**To do**
Output exactly those lines of the data that lie between the line containing "The mid-plane disk temperatures" and the final line, both ends counted.

··· Provided data ···

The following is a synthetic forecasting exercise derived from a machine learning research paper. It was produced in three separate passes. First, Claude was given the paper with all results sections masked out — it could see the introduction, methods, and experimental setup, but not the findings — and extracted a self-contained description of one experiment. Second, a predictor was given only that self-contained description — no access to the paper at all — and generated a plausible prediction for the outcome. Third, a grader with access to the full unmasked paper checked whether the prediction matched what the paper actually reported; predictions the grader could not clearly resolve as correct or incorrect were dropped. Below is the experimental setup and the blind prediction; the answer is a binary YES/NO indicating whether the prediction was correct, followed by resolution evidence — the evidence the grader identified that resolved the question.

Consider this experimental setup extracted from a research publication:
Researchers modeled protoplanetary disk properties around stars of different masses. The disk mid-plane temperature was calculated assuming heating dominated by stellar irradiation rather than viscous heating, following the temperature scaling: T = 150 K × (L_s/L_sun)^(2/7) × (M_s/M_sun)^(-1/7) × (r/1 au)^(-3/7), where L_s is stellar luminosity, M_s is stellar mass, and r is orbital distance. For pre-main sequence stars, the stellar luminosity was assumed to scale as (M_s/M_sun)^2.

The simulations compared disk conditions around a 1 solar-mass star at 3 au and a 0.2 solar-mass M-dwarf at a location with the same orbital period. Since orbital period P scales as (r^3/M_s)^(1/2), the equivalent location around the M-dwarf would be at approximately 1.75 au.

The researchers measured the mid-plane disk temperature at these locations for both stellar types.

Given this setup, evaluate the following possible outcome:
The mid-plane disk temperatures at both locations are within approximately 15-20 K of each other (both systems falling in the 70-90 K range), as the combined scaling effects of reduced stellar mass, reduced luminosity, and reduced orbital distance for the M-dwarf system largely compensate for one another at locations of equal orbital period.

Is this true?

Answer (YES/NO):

···

**Output**
The mid-plane disk temperatures at both locations are within approximately 15-20 K of each other (both systems falling in the 70-90 K range), as the combined scaling effects of reduced stellar mass, reduced luminosity, and reduced orbital distance for the M-dwarf system largely compensate for one another at locations of equal orbital period.

Is this true?

Answer (YES/NO):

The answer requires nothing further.